Mais, si lord Palmerston ne se montre pas plus pressant à l’égard de la France, qu’il tient à écarter plutôt qu’à rapprocher des puissances européennes, en revanche il ne perd pas un moment pour préparer et pour faciliter l’exécution du traité qu’il va signer. Sa première préoccupation est de travailler sans relâche à affaiblir la marine française et de diminuer ainsi la force de résistance que nous aurons plus tard à lui opposer. Autant il est avare de dépêches sur la question d’Orient, autant il est prodigue de dépêches sur la question de nos armemens.
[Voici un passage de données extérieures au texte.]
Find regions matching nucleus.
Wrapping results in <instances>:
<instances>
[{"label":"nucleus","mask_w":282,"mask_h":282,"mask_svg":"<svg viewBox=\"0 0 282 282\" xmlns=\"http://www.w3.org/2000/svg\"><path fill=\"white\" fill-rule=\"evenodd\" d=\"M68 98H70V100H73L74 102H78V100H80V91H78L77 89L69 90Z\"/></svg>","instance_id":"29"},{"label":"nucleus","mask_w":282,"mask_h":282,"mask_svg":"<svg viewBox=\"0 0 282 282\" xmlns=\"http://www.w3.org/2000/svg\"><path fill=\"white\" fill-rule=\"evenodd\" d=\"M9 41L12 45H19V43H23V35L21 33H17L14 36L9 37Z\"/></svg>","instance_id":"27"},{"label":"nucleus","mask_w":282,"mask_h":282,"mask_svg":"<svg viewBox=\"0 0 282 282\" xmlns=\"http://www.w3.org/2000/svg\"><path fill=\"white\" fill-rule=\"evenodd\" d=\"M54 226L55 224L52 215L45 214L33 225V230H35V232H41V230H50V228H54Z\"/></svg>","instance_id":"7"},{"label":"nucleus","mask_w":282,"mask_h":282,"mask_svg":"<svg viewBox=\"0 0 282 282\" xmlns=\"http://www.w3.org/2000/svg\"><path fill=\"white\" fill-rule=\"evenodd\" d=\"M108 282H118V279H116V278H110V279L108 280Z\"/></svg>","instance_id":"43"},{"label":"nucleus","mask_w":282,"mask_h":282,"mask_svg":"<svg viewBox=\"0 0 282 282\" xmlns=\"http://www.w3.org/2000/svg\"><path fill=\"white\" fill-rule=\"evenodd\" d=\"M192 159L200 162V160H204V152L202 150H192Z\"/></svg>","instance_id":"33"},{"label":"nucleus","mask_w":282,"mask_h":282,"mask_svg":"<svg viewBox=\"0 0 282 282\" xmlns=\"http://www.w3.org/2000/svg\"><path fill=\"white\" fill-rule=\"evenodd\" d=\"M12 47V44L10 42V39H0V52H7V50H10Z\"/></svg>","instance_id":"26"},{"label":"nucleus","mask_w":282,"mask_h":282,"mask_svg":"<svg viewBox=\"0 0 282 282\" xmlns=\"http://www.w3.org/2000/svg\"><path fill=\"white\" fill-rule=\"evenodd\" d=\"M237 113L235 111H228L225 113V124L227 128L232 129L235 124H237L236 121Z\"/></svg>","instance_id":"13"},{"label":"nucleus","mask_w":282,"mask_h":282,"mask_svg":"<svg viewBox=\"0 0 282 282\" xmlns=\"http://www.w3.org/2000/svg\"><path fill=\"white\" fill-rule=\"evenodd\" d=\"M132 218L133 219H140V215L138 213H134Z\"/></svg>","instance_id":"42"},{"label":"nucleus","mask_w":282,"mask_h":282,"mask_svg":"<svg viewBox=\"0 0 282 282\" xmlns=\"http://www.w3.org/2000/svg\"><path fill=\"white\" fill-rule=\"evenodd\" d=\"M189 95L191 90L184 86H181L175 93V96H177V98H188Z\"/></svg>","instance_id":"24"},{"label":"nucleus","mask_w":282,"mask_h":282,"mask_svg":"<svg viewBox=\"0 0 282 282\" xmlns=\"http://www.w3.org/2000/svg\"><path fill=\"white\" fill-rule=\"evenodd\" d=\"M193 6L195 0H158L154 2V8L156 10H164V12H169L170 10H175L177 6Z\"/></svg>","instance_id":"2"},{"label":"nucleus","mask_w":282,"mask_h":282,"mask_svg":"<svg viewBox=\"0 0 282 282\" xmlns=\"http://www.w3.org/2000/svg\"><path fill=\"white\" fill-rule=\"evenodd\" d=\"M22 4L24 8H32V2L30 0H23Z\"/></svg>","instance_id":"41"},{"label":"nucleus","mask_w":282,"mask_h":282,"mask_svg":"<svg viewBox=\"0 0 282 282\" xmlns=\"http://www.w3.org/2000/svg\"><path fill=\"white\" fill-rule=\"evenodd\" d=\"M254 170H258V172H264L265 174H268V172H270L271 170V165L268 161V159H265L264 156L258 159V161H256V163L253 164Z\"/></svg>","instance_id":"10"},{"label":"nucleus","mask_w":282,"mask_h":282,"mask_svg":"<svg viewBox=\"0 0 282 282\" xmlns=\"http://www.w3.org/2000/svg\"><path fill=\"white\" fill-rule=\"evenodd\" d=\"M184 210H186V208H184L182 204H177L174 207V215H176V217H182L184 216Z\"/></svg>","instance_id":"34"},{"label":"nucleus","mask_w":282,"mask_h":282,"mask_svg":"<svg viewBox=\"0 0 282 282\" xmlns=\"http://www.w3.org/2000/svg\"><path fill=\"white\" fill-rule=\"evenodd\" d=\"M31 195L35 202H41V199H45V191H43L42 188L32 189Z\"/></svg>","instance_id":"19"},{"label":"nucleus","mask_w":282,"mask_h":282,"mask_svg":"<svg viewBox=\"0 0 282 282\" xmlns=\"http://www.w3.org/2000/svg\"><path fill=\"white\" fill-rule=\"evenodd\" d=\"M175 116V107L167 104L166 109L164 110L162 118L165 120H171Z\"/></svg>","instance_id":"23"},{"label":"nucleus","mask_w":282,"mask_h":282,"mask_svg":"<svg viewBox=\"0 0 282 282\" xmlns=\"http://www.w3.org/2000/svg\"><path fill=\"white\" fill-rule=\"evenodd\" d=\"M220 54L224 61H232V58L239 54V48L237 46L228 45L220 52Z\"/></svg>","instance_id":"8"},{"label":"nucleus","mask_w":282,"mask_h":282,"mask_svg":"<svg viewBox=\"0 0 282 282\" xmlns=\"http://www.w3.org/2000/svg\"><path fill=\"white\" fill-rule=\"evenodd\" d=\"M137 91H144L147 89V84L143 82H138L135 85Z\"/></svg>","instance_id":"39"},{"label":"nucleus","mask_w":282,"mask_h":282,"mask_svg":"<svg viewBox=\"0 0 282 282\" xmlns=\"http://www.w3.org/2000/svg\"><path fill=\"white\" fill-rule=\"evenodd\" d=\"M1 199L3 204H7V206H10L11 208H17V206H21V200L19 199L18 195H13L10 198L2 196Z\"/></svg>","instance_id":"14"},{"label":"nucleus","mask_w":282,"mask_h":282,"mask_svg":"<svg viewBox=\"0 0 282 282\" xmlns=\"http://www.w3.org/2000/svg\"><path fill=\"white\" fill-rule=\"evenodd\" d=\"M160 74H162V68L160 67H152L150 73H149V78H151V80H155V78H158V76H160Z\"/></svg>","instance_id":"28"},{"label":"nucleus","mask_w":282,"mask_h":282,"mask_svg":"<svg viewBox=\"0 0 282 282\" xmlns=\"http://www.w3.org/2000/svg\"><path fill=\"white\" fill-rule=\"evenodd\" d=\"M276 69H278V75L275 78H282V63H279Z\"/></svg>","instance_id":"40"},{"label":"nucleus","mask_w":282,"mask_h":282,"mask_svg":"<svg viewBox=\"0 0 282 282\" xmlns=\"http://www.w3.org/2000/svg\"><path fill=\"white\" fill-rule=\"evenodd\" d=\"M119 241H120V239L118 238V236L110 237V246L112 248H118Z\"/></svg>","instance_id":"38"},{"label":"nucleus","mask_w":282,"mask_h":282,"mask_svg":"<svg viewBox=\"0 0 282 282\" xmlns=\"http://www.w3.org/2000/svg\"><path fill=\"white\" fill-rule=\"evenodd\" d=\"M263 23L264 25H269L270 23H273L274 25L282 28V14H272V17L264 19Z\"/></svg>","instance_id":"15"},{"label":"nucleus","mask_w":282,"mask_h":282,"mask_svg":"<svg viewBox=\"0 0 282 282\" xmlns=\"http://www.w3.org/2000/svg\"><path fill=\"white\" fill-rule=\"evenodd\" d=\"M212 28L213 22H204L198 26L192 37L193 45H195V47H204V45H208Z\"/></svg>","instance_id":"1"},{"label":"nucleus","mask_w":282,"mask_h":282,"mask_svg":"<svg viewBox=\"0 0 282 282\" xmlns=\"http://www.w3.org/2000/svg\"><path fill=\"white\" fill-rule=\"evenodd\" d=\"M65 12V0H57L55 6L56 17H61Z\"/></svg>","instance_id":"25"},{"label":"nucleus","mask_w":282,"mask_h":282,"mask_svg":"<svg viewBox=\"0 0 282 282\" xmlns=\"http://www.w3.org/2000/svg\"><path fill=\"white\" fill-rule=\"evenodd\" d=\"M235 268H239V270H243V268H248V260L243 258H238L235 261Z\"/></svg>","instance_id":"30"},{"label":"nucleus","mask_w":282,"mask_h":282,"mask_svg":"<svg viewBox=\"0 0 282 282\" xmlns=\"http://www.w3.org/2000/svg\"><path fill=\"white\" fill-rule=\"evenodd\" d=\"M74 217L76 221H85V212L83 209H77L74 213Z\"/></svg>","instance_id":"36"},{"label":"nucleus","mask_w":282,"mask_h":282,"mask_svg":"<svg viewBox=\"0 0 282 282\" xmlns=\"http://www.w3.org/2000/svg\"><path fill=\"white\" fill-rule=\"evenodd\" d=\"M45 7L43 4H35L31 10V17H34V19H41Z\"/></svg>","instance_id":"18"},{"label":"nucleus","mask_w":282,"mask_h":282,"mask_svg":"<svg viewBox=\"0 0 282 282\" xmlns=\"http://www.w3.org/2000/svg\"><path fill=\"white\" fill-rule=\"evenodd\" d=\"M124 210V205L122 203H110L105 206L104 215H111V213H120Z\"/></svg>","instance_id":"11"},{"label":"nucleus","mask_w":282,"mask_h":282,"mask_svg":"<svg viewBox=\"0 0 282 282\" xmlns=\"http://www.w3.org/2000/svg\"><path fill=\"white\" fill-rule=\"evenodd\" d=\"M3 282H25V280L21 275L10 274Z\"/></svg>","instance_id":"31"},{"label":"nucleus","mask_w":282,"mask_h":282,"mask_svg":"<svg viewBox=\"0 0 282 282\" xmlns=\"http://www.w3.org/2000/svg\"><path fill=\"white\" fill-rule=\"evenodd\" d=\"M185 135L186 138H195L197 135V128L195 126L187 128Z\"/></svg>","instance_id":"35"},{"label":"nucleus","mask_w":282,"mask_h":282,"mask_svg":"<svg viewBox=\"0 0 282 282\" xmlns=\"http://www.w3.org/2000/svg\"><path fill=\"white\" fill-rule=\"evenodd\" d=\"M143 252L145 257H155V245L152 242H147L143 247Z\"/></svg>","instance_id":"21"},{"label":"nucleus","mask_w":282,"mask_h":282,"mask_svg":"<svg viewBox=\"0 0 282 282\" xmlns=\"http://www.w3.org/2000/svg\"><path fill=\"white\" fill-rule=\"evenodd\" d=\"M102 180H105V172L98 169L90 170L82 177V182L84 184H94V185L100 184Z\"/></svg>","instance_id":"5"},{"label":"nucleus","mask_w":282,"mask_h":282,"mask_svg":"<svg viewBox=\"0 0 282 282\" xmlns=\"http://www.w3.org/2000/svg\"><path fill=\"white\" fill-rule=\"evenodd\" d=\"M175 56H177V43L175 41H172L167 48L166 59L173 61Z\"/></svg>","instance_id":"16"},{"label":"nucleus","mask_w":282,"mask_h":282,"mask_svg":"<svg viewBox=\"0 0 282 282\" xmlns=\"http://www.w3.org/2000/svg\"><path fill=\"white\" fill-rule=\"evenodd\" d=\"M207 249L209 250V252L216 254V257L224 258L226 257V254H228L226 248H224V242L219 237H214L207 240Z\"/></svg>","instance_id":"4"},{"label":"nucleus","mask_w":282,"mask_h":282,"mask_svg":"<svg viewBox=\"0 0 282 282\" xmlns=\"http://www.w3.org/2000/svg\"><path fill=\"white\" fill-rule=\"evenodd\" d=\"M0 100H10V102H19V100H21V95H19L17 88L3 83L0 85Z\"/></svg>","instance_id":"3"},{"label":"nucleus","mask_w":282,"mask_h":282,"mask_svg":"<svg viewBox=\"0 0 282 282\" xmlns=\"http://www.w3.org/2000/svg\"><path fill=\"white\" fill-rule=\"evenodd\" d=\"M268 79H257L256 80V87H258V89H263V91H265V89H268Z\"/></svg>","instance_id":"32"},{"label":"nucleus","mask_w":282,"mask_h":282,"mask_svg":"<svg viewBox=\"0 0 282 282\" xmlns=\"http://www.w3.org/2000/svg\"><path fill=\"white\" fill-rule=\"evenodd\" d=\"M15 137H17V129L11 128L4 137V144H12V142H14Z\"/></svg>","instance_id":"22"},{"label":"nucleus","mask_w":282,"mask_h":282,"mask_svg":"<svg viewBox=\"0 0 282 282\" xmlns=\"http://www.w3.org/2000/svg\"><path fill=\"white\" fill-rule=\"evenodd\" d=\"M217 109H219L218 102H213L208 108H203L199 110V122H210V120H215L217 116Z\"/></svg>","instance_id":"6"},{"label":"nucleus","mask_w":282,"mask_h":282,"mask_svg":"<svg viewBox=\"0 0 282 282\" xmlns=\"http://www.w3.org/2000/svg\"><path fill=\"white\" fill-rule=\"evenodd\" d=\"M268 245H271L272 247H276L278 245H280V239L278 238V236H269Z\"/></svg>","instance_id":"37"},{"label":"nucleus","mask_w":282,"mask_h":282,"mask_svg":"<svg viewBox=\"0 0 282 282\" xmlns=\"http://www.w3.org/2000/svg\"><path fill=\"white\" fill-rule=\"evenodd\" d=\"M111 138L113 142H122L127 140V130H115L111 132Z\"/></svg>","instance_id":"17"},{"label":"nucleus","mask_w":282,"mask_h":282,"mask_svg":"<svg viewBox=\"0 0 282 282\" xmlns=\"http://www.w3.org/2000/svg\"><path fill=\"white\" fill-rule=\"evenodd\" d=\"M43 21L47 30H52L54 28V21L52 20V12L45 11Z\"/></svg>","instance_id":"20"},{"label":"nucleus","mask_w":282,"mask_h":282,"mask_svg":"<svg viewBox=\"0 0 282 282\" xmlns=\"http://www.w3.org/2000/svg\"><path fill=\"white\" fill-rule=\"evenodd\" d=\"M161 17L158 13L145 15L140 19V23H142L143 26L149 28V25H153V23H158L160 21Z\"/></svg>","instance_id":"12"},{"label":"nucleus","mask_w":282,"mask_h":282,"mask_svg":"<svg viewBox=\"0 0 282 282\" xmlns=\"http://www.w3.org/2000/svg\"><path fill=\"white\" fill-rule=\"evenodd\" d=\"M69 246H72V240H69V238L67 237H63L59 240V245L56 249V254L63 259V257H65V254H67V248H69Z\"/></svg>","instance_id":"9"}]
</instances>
Le ministère du 1er mars était à peine installé, que lord Palmerston faisait savoir à lord Granville, le 5 mars, qu’outre les dix-sept vaisseaux armés ou en armement, la France allait mettre en mer l’Inflexible de 90 canons, et lui enjoignait de demander des explications à M. Thiers. Le 17 mars, nouvelle sommation, dans laquelle le ministre anglais affiche la prétention de réduire à dix vaisseaux notre flotte de la Méditerranée. Le 5 mai, la querelle recommence : lord Palmerston, désespérant d’intimider la France, cherche à la persuader ; il offre, dans le cas où la France réduirait à douze vaisseaux de ligne le nombre de ses bâtimens en commission, de fixer au même nombre les forces navales de l’Angleterre dans la Méditerranée ; mais il se réserve de garder huit vaisseaux de plus, soit à Lisbonne, soit dans les Indes, soit à Portsmouth et à Chatam. La réponse de M. Thiers conciliait les soins de la prudence avec les intérêts de la modération. Il offrit d’opérer dans les forces navales de la France le même partage, et d’avoir une flotte à l’est, une flotte à l’ouest de Toulon. Lord Palmerston, voyant la mine éventée, demanda au parlement les moyens d’augmenter la marine anglaise dans le Levant.

  1. Dépêche de lord Palmerston à lord Beauvale, 12 mars 1840.